Did I mention that [`xportr`](https://atorus-research.github.io/xportr/) is an indispensable R package for creating `xpt` datasets? This toolkit offers functions to apply metadata information to your CDISC-compliant datasets created in R, conduct strict checks, and offer valuable feedbacks about formats, format lengths, etc.
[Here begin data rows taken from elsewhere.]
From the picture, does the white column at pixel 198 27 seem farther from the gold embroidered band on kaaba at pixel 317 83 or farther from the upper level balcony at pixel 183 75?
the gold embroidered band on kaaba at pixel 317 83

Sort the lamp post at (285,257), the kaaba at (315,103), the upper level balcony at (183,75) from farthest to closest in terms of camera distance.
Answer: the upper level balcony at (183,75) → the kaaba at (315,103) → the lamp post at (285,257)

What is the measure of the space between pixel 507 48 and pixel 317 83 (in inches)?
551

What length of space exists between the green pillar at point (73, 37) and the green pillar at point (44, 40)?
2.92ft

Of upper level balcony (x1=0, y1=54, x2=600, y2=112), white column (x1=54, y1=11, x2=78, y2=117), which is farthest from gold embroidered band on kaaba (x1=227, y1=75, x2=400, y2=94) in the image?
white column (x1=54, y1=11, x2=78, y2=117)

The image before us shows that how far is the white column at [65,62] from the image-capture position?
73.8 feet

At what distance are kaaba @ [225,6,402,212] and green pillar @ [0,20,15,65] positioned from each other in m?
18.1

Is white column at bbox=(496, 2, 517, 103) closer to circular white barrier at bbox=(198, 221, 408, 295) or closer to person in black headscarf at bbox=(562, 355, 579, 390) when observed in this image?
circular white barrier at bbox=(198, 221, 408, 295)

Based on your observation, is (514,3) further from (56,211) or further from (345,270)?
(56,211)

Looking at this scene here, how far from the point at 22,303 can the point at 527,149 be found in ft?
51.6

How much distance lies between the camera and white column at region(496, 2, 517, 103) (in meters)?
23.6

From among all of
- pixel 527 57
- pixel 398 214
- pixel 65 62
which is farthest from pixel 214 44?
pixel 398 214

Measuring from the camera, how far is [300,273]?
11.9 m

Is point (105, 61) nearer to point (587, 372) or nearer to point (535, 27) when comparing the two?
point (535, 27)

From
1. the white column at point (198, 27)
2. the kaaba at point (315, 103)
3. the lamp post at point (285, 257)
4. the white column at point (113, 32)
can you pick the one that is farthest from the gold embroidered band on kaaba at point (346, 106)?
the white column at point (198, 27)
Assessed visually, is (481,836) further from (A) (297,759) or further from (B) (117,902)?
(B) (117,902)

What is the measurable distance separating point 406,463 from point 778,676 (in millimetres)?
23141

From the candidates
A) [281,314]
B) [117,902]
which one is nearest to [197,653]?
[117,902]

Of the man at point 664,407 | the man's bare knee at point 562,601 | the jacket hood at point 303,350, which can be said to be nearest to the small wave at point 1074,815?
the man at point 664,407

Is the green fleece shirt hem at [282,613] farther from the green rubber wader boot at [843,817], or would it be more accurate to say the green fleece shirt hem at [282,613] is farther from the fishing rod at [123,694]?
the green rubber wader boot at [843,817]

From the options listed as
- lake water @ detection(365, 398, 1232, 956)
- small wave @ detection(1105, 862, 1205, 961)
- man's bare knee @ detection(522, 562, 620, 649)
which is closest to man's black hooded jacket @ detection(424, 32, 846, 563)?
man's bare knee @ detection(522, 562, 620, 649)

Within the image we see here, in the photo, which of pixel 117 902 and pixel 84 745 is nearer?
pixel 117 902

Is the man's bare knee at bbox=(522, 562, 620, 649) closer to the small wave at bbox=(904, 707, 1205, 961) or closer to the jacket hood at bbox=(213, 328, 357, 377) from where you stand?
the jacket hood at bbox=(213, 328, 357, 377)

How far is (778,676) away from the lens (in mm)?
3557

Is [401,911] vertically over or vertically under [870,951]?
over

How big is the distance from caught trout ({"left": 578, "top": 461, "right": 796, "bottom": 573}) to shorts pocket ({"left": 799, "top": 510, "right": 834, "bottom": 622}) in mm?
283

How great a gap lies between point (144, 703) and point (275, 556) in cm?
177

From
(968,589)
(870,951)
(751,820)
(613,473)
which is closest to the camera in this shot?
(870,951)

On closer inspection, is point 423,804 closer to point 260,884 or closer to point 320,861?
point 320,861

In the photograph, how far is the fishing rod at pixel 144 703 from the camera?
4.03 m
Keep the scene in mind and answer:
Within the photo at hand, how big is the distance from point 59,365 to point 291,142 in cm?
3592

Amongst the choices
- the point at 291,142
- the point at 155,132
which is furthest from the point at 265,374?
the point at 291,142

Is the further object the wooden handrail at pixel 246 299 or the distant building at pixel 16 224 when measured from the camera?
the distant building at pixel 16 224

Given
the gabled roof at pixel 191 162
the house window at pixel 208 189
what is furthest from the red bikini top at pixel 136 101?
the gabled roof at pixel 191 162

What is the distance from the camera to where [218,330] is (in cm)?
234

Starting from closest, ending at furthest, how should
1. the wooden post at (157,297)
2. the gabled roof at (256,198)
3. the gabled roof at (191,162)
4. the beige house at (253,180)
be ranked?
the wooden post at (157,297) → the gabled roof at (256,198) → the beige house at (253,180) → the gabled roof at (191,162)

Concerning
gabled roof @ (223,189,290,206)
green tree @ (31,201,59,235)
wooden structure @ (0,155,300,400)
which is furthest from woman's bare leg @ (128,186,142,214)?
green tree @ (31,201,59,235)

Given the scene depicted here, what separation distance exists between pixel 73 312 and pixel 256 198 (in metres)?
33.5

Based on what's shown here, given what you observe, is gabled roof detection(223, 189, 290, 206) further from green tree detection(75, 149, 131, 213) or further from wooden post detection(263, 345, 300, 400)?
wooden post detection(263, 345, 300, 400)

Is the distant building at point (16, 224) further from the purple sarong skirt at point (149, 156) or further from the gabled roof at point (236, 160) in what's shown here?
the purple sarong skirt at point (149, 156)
In this blog post, we'll explore some high level capabilities of [`xportr`](https://atorus-research.github.io/xportr/), and its development.

# How does it work?

You too can experience some of the benefits of [`xportr`](https://atorus-research.github.io/xportr/) by taking a [`deep dive`](https://atorus-research.github.io/xportr/articles/deepdive.html) at [`xportr`](https://atorus-research.github.io/xportr/)!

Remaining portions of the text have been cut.